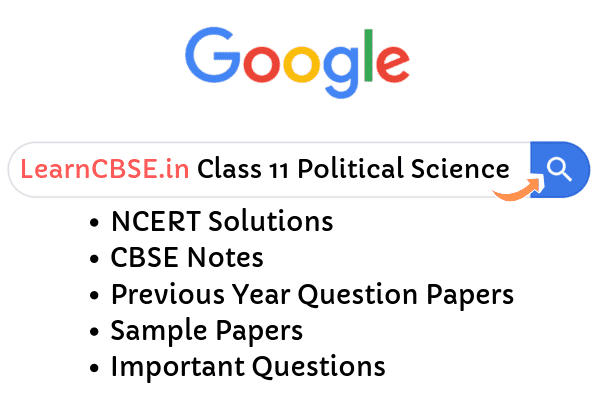 NCERT Solutions for Class 11 Political Science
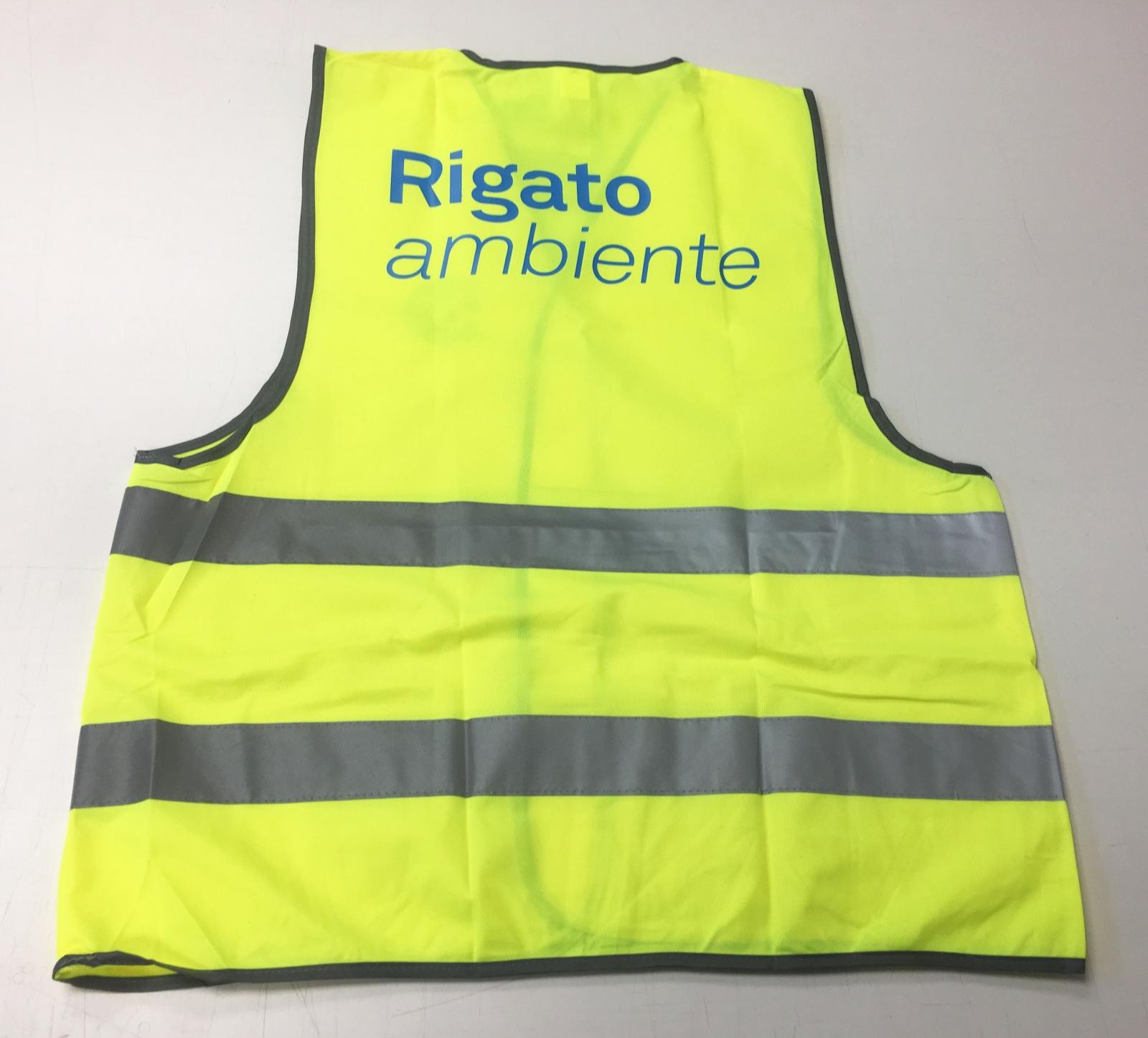 Gilet alta visibilità personalizzato, pettorina gialla catarifrangente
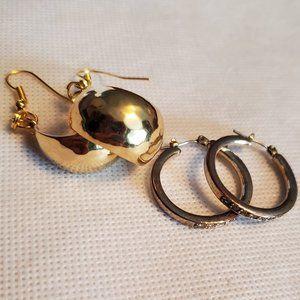 2 Pair Gold Tone Hoop Earrings Stud and Hook Style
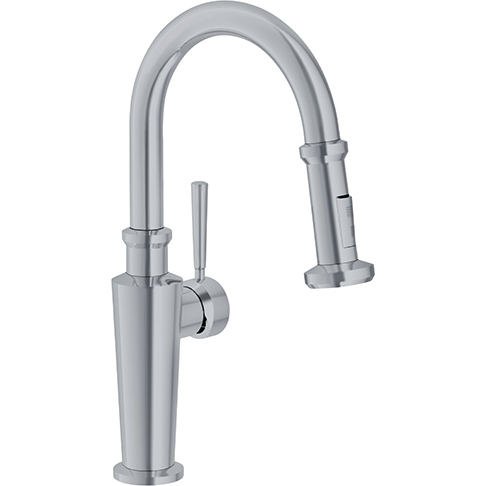 Franke Absinthe Prep Faucet FFP5200/5270/5220/5280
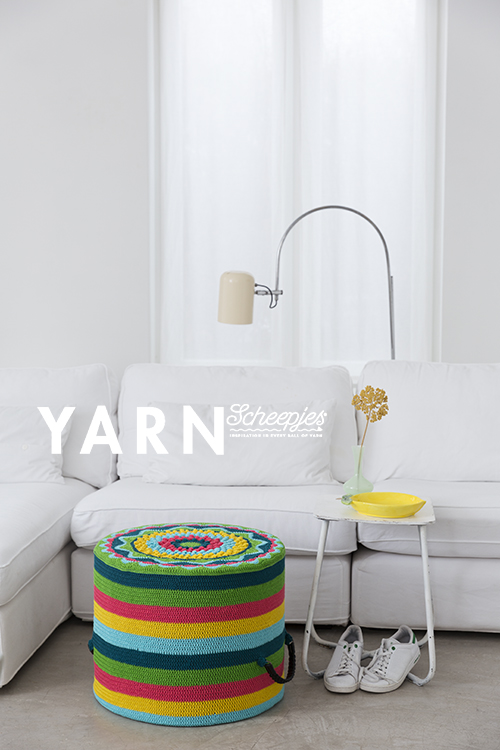 YARN book-a-zine - Tropical Issue, by Scheepjes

Goal of the exercise - Begin at the first line of the entries above and return each line exactly, stopping after the line that contains "Franke Absinthe Prep". Pictures do not belong in the copy.

Worked solution -
 NCERT Solutions for Class 11 Political Science
 Gilet alta visibilità personalizzato, pettorina gialla catarifrangente
 2 Pair Gold Tone Hoop Earrings Stud and Hook Style
 Franke Absinthe Prep Faucet FFP5200/5270/5220/5280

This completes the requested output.